- **Source extract**:
_ _ _ _ _

Flux: Flag for refreshing image DB before attempting release

Created on 12 Sep 2018  路  14Comments  路  Source: fluxcd/flux

I am trying to instruct Flux to update a Deployment with multiple containers to update the images of the containers to a certain version in one take.

This is required because the images of the containers are version-married. Rolling out a newer version of the sidecar while the main container is on a older version could cause nasty issues and vice-versa.

Attempts I have made

1. automation

Automation is not possible due to the individual polling of images, as soon as Flux detects a change of image-1 it will push an update.

Having an option to add constrains to when Flux should role out an automated release would solve this issue but I do not think this feature would serve a large part of the community.

2. --update-all-images flag to the rescue

I had good hopes for this one but it does not seem to work either. First 1.5.0 did not adhere to tag filters and after an upgrade to 1.6.0 the Flux daemon still seems to depend on the cache.

From a pipeline perspective this seems unwanted behavior as you often want to build, push and release in a small timeframe. If you immediately instruct a fluxctl release after your push, the cache is not up to date yet causing the same issues as described above.

_ _ _ _ _

- **Records**:
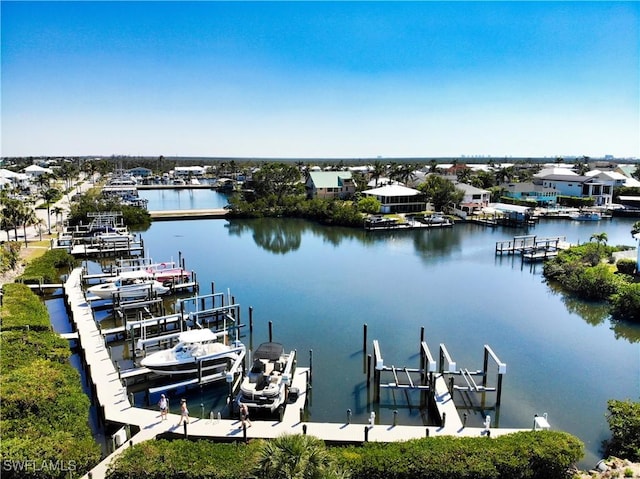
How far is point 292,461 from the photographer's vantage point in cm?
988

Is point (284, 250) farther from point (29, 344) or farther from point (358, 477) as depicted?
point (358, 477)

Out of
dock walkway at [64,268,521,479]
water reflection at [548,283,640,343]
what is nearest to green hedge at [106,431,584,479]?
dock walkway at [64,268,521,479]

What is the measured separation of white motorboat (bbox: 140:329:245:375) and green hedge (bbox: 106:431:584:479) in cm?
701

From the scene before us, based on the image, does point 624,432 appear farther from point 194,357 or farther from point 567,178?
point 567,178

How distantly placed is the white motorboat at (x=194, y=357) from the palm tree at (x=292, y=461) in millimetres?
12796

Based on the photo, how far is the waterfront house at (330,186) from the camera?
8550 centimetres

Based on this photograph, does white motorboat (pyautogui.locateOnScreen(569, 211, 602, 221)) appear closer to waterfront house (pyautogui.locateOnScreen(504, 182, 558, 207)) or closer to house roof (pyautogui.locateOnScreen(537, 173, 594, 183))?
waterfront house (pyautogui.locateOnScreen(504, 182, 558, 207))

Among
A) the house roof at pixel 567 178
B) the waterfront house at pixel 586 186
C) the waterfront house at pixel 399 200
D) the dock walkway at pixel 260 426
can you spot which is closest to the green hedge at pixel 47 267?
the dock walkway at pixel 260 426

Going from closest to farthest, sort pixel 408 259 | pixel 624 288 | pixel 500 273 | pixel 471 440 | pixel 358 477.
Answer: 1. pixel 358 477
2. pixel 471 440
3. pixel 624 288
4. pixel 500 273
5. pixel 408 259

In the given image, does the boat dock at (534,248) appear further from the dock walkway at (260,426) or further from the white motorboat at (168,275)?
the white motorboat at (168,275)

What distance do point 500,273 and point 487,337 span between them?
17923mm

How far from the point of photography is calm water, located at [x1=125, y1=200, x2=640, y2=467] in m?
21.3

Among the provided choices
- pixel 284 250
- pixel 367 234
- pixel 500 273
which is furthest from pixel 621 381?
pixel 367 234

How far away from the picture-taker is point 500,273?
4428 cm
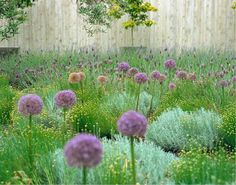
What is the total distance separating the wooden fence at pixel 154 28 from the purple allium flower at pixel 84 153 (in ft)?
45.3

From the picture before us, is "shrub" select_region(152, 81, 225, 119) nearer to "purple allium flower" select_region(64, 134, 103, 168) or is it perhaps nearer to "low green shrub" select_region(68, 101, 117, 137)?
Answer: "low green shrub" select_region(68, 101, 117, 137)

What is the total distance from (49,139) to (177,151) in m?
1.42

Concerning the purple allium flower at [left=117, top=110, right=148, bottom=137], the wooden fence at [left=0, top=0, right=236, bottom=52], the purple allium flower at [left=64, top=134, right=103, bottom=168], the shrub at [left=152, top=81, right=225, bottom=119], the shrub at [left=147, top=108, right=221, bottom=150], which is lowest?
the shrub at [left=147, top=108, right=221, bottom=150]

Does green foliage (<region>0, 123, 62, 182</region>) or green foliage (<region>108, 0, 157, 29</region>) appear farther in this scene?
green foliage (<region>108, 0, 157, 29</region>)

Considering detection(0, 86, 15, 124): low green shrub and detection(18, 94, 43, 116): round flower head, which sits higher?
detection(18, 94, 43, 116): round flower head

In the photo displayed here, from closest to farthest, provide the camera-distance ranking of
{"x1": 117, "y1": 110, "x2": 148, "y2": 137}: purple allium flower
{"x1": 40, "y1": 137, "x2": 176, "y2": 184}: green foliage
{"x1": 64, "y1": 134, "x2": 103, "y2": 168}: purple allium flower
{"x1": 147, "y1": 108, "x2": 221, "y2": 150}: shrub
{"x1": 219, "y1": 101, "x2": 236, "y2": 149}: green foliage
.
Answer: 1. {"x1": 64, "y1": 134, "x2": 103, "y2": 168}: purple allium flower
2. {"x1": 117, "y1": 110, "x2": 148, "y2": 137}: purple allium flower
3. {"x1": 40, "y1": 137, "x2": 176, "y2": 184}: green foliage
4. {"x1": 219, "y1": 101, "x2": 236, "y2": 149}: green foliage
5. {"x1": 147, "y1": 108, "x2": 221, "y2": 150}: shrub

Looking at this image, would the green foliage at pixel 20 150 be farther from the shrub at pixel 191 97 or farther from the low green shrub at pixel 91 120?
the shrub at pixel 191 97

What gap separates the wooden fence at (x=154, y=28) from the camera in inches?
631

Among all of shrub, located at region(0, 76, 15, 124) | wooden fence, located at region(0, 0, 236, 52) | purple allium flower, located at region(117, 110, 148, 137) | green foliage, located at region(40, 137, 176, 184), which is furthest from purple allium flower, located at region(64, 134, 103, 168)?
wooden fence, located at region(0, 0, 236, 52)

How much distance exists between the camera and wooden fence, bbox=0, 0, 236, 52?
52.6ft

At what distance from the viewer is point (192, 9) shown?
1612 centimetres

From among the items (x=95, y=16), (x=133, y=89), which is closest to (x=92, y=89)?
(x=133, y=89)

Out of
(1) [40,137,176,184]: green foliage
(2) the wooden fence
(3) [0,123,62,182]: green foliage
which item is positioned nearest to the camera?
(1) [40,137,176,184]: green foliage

_ _ _ _ _

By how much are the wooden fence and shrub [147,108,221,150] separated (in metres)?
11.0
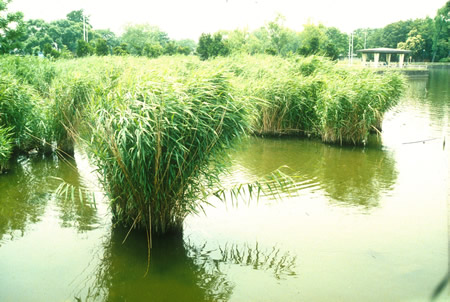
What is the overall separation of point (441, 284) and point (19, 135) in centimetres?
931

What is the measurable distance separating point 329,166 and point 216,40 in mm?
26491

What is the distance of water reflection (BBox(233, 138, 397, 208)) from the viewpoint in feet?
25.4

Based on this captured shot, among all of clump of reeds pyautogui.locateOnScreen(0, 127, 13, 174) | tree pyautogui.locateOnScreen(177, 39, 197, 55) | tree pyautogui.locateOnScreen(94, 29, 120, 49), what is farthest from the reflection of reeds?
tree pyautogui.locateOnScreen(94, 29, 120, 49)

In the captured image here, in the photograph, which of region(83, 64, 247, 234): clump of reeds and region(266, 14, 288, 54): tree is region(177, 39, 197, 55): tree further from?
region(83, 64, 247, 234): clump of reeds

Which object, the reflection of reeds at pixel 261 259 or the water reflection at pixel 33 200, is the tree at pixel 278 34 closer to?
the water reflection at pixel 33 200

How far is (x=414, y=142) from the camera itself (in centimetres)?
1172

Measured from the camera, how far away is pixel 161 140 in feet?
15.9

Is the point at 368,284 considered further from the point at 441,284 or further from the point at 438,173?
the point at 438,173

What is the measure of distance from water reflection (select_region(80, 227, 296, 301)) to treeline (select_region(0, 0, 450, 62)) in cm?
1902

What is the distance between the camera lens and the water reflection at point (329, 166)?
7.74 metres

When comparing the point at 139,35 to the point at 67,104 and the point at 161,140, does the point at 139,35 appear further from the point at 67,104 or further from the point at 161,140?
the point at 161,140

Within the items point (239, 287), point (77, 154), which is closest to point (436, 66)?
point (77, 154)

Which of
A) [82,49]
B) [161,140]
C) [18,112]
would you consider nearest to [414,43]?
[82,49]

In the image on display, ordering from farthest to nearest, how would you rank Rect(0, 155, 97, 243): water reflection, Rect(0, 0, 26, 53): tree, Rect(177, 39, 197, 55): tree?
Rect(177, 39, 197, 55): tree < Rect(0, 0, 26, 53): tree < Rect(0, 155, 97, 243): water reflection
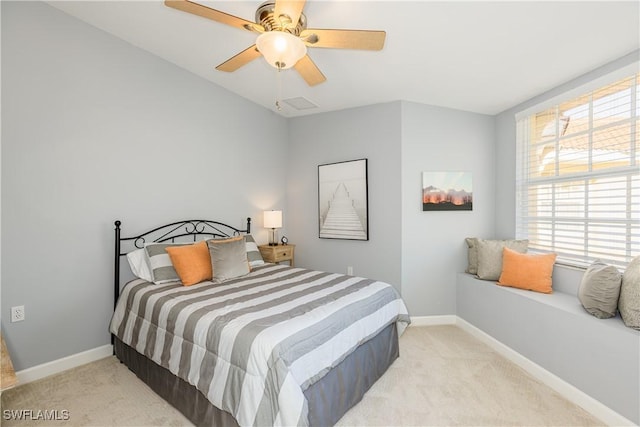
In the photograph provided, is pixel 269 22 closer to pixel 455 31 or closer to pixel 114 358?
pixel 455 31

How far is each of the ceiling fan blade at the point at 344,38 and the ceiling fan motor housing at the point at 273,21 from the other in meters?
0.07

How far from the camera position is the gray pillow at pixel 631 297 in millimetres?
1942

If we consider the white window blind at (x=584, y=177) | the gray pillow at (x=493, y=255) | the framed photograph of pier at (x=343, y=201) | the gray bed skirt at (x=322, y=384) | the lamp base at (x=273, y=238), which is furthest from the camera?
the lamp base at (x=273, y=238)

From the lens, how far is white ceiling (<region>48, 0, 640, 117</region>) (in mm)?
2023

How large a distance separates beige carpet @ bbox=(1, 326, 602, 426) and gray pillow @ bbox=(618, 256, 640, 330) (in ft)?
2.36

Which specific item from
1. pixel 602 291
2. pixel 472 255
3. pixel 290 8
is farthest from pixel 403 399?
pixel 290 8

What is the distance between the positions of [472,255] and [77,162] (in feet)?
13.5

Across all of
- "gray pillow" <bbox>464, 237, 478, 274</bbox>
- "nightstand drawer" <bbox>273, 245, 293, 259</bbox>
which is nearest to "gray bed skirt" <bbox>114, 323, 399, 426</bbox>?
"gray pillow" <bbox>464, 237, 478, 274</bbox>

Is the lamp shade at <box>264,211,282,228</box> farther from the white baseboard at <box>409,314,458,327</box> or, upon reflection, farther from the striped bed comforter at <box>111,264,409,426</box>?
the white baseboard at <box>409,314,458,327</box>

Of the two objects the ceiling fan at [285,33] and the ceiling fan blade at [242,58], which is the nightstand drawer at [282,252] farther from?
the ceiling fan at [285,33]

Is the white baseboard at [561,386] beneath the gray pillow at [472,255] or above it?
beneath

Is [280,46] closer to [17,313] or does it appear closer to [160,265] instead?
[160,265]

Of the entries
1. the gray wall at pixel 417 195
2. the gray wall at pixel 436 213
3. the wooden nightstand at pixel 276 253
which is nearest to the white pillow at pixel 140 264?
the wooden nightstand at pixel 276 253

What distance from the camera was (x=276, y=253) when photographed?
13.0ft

_ _ _ _ _

- **Prompt A**: In the Flux issue, which Flux version did not adhere to tag filters?
- **Prompt B**: Please find every line of the records that contains the word "items" and copy each one out.
The Flux issue and the records have no connection to each other.

- **Written answer A**: Version 1.5.0 did not adhere to tag filters.

- **Written answer B**:
From among the items (x=95, y=16), (x=133, y=89), which is closest to (x=92, y=89)?
Within the items point (239, 287), point (77, 154), which is closest to point (436, 66)?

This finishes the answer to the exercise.